IRI Poll: Public Increasingly Optimistic About Nation’s Future

Cambodians’ optimism about the welfare of the nation continues to rise across most economic strata, according to an opinion poll published Thursday by the US’ In­ter­na­tional Republican Institute.

However nearly half of those surveyed, 44 percent, felt lax law en­forcement and corruption threatened Cambodia’s wellbeing, while 16 percent fear poverty and the rising cost of living, the 22-province survey of 2,000 people found.

Three-quarters of those surveyed said the country was moving in the right direction – a 15 percent jump compared to the 2006 survey.

The survey, conducted in Au­gust, also found that 83 percent of respondents said they had confidence in the government.

Nearly half, or 44 percent, of SRP voters surveyed also had a positive outlook, according to the poll, which had a margin of error of 2.8 percent.

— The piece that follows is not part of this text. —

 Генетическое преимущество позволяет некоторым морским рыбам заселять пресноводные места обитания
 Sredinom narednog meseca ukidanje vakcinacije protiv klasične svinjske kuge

Seventy percent of respondents cited improvements in infrastructure as the reason for their optimism, while those who felt Cambodia was headed in the wrong direction cited corruption (29 percent), the high price of goods (25 percent), partisanship (20 percent) and poverty (17 percent).

While acknowledging that the results appeared to favor the ruling CPP, IRI Country Director John Willis said this could place more expectations on the party.

“People do seem to have rather high expectations for the future and if the expectations are not met in the next five to ten years, there could be a lot of disgruntled people,” he said.

Government spokesman and Information Minister Khieu Kan­ha­rith said the results showed the CPP is effectively relaying the public’s desires to national authorities.

“The strong point of the CPP is that the CPP members work closely with the public,” he said.

SRP leader Sam Rainsy said the IRI poll was broadly worded and reflected the public’s aversion to controversy.

“When you ask a question that concerns public order, people tend to display optimism, to go in the direction of what is perceived as good sense,” he said.

Sam Rainsy also said the poll’s interviews may have been carried out in the presence of local officials, a charge Willis denied.